INSTRUCTIONS TO FOLLOW:
Pull out each line of the items below that contains the word "farthest", and treat uppercase and lowercase as different.
# start of PROVIDED ENTRIES
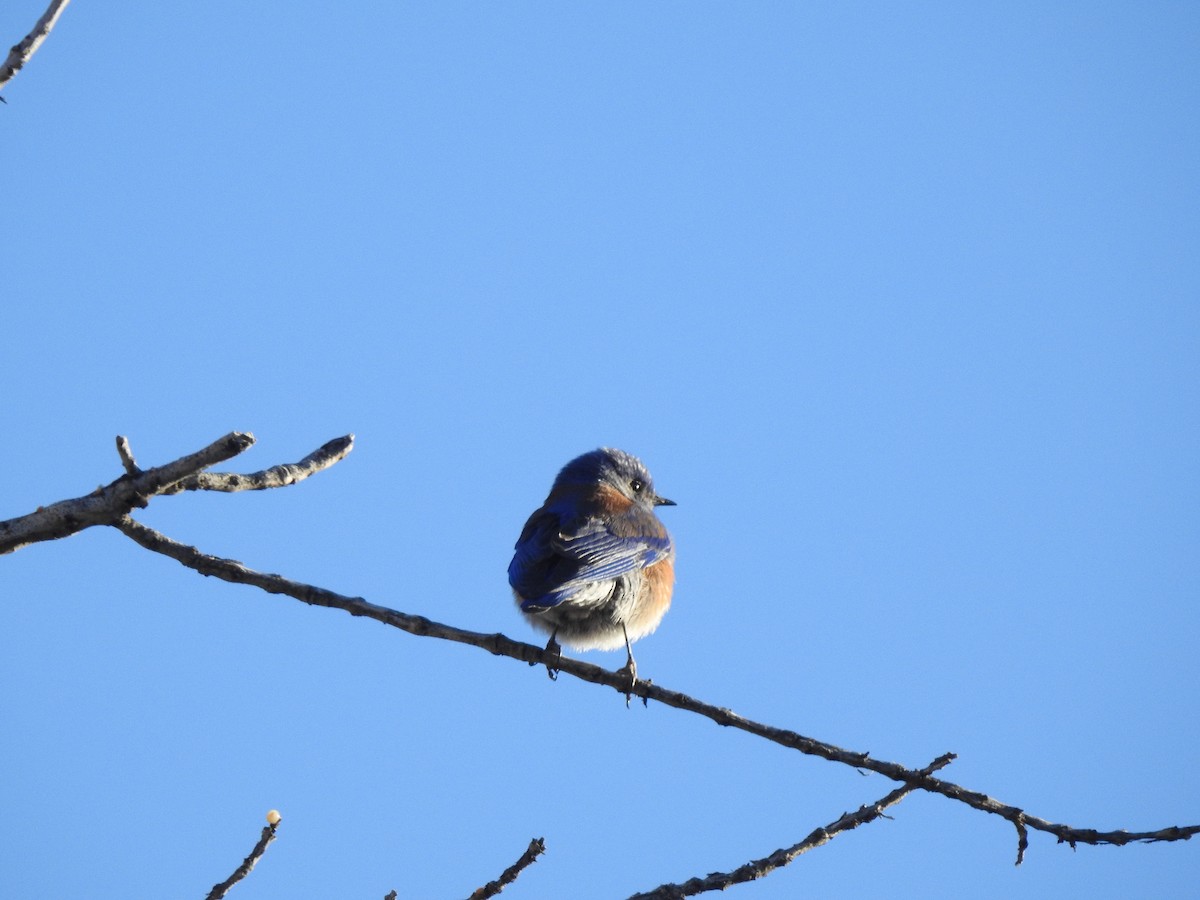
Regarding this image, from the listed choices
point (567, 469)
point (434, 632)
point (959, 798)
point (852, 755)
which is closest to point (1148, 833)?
point (959, 798)

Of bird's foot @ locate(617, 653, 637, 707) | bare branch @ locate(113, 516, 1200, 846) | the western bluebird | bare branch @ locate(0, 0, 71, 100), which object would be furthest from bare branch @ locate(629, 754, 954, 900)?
bare branch @ locate(0, 0, 71, 100)

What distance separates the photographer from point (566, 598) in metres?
5.01

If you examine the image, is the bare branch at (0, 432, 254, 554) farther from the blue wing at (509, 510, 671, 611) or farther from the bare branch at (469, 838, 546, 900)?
the blue wing at (509, 510, 671, 611)

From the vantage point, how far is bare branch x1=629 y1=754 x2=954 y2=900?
287 cm

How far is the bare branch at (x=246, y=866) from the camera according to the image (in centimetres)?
300

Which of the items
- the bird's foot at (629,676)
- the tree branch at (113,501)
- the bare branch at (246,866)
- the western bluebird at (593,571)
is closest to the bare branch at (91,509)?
the tree branch at (113,501)

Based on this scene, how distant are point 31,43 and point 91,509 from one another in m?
1.26

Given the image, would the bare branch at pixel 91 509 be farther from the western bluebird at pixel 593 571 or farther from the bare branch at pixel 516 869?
the western bluebird at pixel 593 571

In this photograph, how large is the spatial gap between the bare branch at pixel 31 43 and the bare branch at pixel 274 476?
1.13 m

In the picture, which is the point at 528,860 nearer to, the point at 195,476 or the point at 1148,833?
the point at 195,476

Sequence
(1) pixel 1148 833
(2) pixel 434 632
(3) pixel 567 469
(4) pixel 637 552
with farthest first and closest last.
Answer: (3) pixel 567 469
(4) pixel 637 552
(2) pixel 434 632
(1) pixel 1148 833

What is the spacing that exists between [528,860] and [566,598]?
81.2 inches

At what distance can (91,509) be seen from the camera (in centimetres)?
271

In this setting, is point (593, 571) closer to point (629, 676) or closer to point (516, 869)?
point (629, 676)
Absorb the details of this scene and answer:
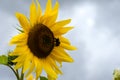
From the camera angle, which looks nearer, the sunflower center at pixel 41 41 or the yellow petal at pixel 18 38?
the yellow petal at pixel 18 38

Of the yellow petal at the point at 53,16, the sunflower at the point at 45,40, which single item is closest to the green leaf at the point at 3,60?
the sunflower at the point at 45,40

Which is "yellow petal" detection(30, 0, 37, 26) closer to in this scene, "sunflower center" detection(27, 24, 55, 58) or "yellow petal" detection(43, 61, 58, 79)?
"sunflower center" detection(27, 24, 55, 58)

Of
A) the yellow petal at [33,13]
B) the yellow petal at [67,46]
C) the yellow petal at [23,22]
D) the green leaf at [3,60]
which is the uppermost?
the yellow petal at [33,13]

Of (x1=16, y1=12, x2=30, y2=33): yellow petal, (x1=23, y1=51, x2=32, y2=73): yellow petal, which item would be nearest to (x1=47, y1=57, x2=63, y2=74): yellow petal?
(x1=23, y1=51, x2=32, y2=73): yellow petal

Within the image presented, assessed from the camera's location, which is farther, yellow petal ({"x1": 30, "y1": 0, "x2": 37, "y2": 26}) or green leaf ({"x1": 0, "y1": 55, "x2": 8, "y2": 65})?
green leaf ({"x1": 0, "y1": 55, "x2": 8, "y2": 65})

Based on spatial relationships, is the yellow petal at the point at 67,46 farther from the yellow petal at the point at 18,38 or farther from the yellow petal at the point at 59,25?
the yellow petal at the point at 18,38

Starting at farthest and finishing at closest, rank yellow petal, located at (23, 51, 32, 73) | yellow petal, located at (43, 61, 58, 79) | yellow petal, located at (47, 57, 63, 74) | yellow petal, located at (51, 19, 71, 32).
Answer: yellow petal, located at (51, 19, 71, 32)
yellow petal, located at (47, 57, 63, 74)
yellow petal, located at (43, 61, 58, 79)
yellow petal, located at (23, 51, 32, 73)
# end of PROVIDED ENTRIES
TASK RESULT:
with farthest first and closest last.
Starting at farthest and finishing at closest, rank yellow petal, located at (23, 51, 32, 73) | yellow petal, located at (43, 61, 58, 79) | yellow petal, located at (47, 57, 63, 74) | yellow petal, located at (51, 19, 71, 32).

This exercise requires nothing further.